For anyone who’s devoted time and effort to building up their social media presence, the idea of voluntarily abandoning 200,000+ followers on Twitter and almost 570,000 on Instagram, as well as over 420,000 Facebook likes, must seem crazy. But that’s exactly what LUSH did in April 2019.
The self-styled inventor of the bath bomb told its predominantly young, ethically-minded and environmentally-conscious customer base that it was ‘tired of fighting with algorithms’ and did not want to ‘pay to appear’ in newsfeeds.
“We don't want to limit ourselves to holding conversations in one place; we want social to be placed back in the hands of our communities - from our founders to our friends,” it declared in a statement (posted on Twitter – go figure).

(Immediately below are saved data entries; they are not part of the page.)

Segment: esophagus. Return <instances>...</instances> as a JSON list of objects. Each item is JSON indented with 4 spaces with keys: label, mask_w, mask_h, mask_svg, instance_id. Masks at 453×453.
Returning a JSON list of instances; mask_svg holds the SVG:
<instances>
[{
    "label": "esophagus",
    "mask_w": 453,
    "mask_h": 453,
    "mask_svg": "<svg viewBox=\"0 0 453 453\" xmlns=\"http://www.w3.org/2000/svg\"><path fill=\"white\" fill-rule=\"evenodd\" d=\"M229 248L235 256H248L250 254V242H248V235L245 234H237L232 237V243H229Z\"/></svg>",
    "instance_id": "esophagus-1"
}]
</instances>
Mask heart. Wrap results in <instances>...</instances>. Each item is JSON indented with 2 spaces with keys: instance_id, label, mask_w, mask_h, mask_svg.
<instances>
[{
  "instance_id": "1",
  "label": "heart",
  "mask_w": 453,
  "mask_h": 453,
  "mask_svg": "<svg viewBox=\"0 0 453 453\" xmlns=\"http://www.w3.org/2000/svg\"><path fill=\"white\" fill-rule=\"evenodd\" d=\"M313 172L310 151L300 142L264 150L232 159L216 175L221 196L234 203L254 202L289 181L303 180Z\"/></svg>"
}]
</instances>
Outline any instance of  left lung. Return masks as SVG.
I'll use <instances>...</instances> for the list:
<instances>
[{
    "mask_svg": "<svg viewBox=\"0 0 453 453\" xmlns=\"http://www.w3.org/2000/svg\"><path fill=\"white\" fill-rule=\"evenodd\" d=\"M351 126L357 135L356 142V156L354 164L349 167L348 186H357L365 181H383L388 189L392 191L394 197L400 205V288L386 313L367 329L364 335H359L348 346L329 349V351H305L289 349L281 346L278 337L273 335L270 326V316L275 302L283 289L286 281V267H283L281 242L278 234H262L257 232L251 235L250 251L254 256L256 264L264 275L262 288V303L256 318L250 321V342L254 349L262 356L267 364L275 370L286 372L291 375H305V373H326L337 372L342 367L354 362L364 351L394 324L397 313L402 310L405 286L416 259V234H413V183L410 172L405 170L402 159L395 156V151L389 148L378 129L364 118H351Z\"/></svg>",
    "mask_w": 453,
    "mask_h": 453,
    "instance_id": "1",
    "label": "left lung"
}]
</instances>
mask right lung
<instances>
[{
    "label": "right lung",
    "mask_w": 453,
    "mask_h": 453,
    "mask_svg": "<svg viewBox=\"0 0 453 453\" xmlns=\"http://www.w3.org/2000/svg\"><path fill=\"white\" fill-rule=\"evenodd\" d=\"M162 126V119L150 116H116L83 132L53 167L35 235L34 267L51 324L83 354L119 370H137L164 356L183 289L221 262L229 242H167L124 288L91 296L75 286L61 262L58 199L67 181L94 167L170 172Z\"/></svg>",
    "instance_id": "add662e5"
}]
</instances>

The marketing world was stunned. The need to be visible on social media platforms has become an article of faith: to deliberately disconnect felt like a kind of heresy. But when a company turning over almost a billion pounds a year believes it can survive without social, it’s got to be worth asking ourselves a few searching questions, too.
If your customer base is mainly local, is a global online presence of any real value? Have you got something genuinely important, interesting and informative to say to people, or are you just trying to fill space? Is someone who Likes you from Australia ever likely to become a customer? If only one of your 10,000 followers ever buys something from you, what do the other 9,999 add to your business? And if all 10,000 suddenly DID place orders or get in touch, could you actually cope?

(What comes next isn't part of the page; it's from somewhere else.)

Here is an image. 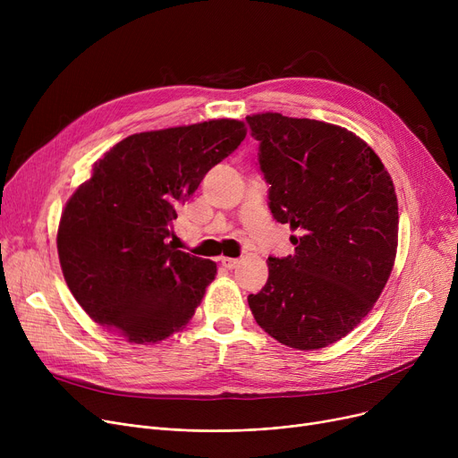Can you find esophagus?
Returning a JSON list of instances; mask_svg holds the SVG:
<instances>
[{"instance_id": "1", "label": "esophagus", "mask_w": 458, "mask_h": 458, "mask_svg": "<svg viewBox=\"0 0 458 458\" xmlns=\"http://www.w3.org/2000/svg\"><path fill=\"white\" fill-rule=\"evenodd\" d=\"M221 261V266L225 267V269H235V267H239V259H235V258H221L219 259Z\"/></svg>"}]
</instances>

These days, we’re routinely approached by companies worried about their social media presence (or, usually, their lack of one). Our message is always the same. Social media is a marketing channel, that’s all; and like all marketing activity, there has to be proper thinking, analysis, strategy and purpose behind it. If it’s not appropriate or cost-effective for your business to invest time and resources in it, there’s no law that says you have to. For some businesses, it’s absolutely the right thing: for others, standing on a box on a street corner and yelling into a megaphone would probably be just as effective.
For LUSH, the calculation was that social media was hindering effective engagement with its customers, rather than helping. Instead, it’s pouring its energies and efforts into its (brilliantly designed) website, where branded photos and engaging, relevant copy that its customers actually want view and read provide the hook.
Whether it made the right choice, only time will tell; but it was certainly a bold and thought-provoking one. Which poses another:#WhatAboutYou?